**Assigned task 1:**
In the notebook, what pretrained model name is passed to BertTokenizer.from_pretrained?
**Assigned task 2:**
Decide whether each statement agrees with the notebook, answering yes or no and quoting the deciding words: (a) The learning rate is set to 2e-5. (b) The training data is read from simple_CH_test.csv. (c) When no GPU is found, the notebook falls back to the CPU.
**Assigned task 3:**
Reproduce word for word the part of the notebook that opens with the words containing "df = pd.concat([df, df_copy], ignore_index=True)" and closes with "df_train.reset_index(drop=True, inplace=True)".

# Load Essential Libraries

In [None]:
import torch
import torch.nn as nn
import torch.nn.functional as F
from torch.utils.data import Dataset, DataLoader, RandomSampler, SequentialSampler

import transformers
transformers.logging.set_verbosity_error()
from transformers import BertTokenizer
from transformers import BertModel

from IPython.display import clear_output
import os
import numpy as np
import pandas as pd
import random
import json
from tqdm import tqdm
from sklearn import metrics
import time
from sklearn.model_selection import train_test_split

# Set up GPU for training

In [None]:
if torch.cuda.is_available():
    device = torch.device("cuda")
    print(f'There are {torch.cuda.device_count()} GPU(s) available.')
    print('Device name:', torch.cuda.get_device_name(0))

else:
    print('No GPU available, using the CPU instead.')
    device = torch.device("cpu")

# Load Data

In [None]:
#read train file
df_train = pd.read_csv(f'simple_CH_train.csv')
df_test = pd.read_csv(f'simple_CH_test.csv')

# data increment

In [None]:
import pandas as pd

def incremental_concat(df):
    df_copy = df.copy()
    df = pd.concat([df, df_copy], ignore_index=True)
    return df

df_train = incremental_concat(df_train)
df_train

In [None]:
df_train.reset_index(drop=True, inplace=True)
df_train

# organising materials

In [None]:
#select only text, label
data_label = df_train["label"].values
y_train = df_train['label'].values
df_train = df_train[['text1','text2','combined_text']]
df_train.shape

# Fine-tuning BERT

In [None]:
MAX_LEN = 280
LEARNING_RATE = 2e-5

In [None]:
from transformers import BertTokenizer,BertTokenizerFast,AutoTokenizer, TFAutoModelForSequenceClassification, AutoModelForMaskedLM
# Load the BERT tokenizer

tokenizer = BertTokenizer.from_pretrained("hfl/chinese-macbert-large")

# Create a function to tokenize a set of texts
def preprocessing_for_bert(data):
    """Perform required preprocessing steps for pretrained BERT.
    @param    data (np.array): Array of texts to be processed.
    @return   input_ids (torch.Tensor): Tensor of token ids to be fed to a model.
    @return   attention_masks (torch.Tensor): Tensor of indices specifying which
                  tokens should be attended to by the model.
    """
    # Create empty lists to store outputs
    input_ids = []
    attention_masks = []
    token_type_ids = []

    # For every sentence...
    for sent1, sent2, sent3 in zip(data['text1'].astype(str), data['text2'].astype(str), data['combined_text'].astype(str)):
        encoded_dict = tokenizer.encode_plus(
            sent1, sent2 + " [SEP] " + sent3,
            add_special_tokens=True,
            max_length=MAX_LEN,
            truncation_strategy='longest_first',
            return_attention_mask=True,
            return_tensors='pt',
            padding='max_length'
        )

        input_ids.append(encoded_dict['input_ids'].squeeze())

**Data section:**
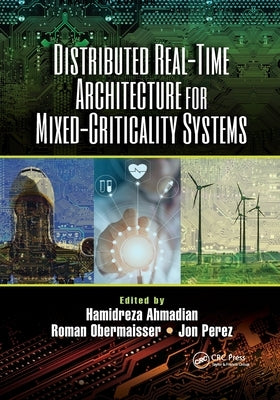 Distributed Real-Time Architecture for Mixed-Criticality Systems by Ahmadian, Hamidreza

**Task answer 1:**
"hfl/chinese-macbert-large"

**Task answer 2:**
(a) Yes: "LEARNING_RATE = 2e-5"
(b) No: "df_train = pd.read_csv(f'simple_CH_train.csv')"
(c) Yes: "print('No GPU available, using the CPU instead.')"

**Task answer 3:**
df = pd.concat([df, df_copy], ignore_index=True)
    return df

df_train = incremental_concat(df_train)
df_train

In [None]:
df_train.reset_index(drop=True, inplace=True)